As the cancer has advanced and the chemo has circulated through her radiation-injured brain, my mother's cognitive function has suffered. Examples: While she was in the hospital, she kept telling nurses that she used to have cancer, but now it's in remission. If she takes a nap during the afternoon and wakes at twilight, she thinks it's early morning (despite many clocks in the house), and begins doing morning things like making coffee, trying to get the paper, and *headdesk* taking her morning med doses (rather than the evening ones). In short: My mother cannot be alone for more than 2 or 3 hours at a time. But she has been hope-filled: she's convinced she can get better. It's like watching a crippled kitten try to play. And tomorrow I have to tell her that her doctors are pretty sure she will not get better, and I need to ask her if we can call Hospice.

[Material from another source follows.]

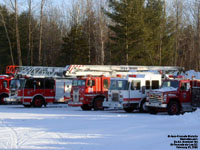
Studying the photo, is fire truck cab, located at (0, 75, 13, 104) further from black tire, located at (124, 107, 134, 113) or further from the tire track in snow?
the tire track in snow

I'm hoping she'll say yes: we need Hospice services badly. When I'm not there, my siblings must take turns supporting my mom. Here's how it needs to work, starting now (a ramped-up version of what they were doing): Each day someone must be there to prepare breakfast and make sure she takes her morning meds. If she has even a twinge of pain, they must make sure she takes a pain med before it gets out of hand. Then someone comes by and makes her lunch, checks her pain level and suggests meds if needed, sees if she wants to take a drive somewhere or perhaps a walk to the corner, or to sit on the porch in the sun for a while. Someone needs to be there at tea time to check on her med schedule and pain level, to see if she wants a snack. And then there's the dinner-and-overnight shift. And someone has to be on standby to take her to medical appointments. I go every two weeks and stay at 1 week, and during that time, nobody takes shifts except to come give me a break.

As Mom's cancer advances, she'll need even more care. And that's why we need Hospice. But we can't get Hospice until my mom understands what's going on with her and makes the decision to not seek another chemotherapy protocol. I pray that's what she does. If she insists on chemotherapy, it will need to be aggressive. And it wouldn't make her better. It wouldn't extend her life. The chemo she's already had horrified me in its devastation of her. I don't know if I'd be able to bear seeing her go through something even worse, when we could spend our last months together so differently.

It feels horrible to ask for good wishes in this mission. I'm going to ask my mother to gather her courage and surrender. More heartrending: I'm going to need to ask her more than once, since she doesn't remember things well. And I'll need to keep reminding her about the reason for the asking. It'll be the worst thing I'll ever have had to do. It will be one of the kindest things I'll ever do for anyone. Except, perhaps, to care for them through their last days and to sit beside them through their last moments.